→ **What to do**
Set out every line of the entries below as a numbered list, skipping blank lines and leaving out the pictures.

→ **Data section**

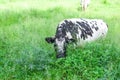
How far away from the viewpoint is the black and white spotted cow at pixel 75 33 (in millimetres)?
7359

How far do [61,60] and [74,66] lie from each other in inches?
15.7

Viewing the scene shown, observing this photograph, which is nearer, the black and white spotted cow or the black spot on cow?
the black and white spotted cow

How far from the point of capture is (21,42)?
8.48m

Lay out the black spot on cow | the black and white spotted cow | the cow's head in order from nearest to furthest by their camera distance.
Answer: the cow's head < the black and white spotted cow < the black spot on cow

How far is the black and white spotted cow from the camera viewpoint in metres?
7.36

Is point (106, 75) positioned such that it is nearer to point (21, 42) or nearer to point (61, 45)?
point (61, 45)

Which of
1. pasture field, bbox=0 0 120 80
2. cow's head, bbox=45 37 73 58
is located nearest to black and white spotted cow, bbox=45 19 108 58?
cow's head, bbox=45 37 73 58

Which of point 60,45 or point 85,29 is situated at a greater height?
point 85,29

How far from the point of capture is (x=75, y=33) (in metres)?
7.89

→ **Output below**
1. How far away from the viewpoint is the black and white spotted cow at pixel 75 33 (in millimetres)?
2. 7359
3. How far do [61,60] and [74,66] lie from each other in inches?
4. 15.7
5. Viewing the scene shown, observing this photograph, which is nearer, the black and white spotted cow or the black spot on cow?
6. the black and white spotted cow
7. How far from the point of capture is (21,42)?
8. 8.48m
9. Lay out the black spot on cow | the black and white spotted cow | the cow's head in order from nearest to furthest by their camera distance.
10. Answer: the cow's head < the black and white spotted cow < the black spot on cow
11. How far is the black and white spotted cow from the camera viewpoint in metres?
12. 7.36
13. Is point (106, 75) positioned such that it is nearer to point (21, 42) or nearer to point (61, 45)?
14. point (61, 45)
15. Which of
16. 1. pasture field, bbox=0 0 120 80
17. 2. cow's head, bbox=45 37 73 58
18. is located nearest to black and white spotted cow, bbox=45 19 108 58?
19. cow's head, bbox=45 37 73 58
20. Which of point 60,45 or point 85,29 is situated at a greater height?
21. point 85,29
22. How far from the point of capture is (x=75, y=33) (in metres)?
23. 7.89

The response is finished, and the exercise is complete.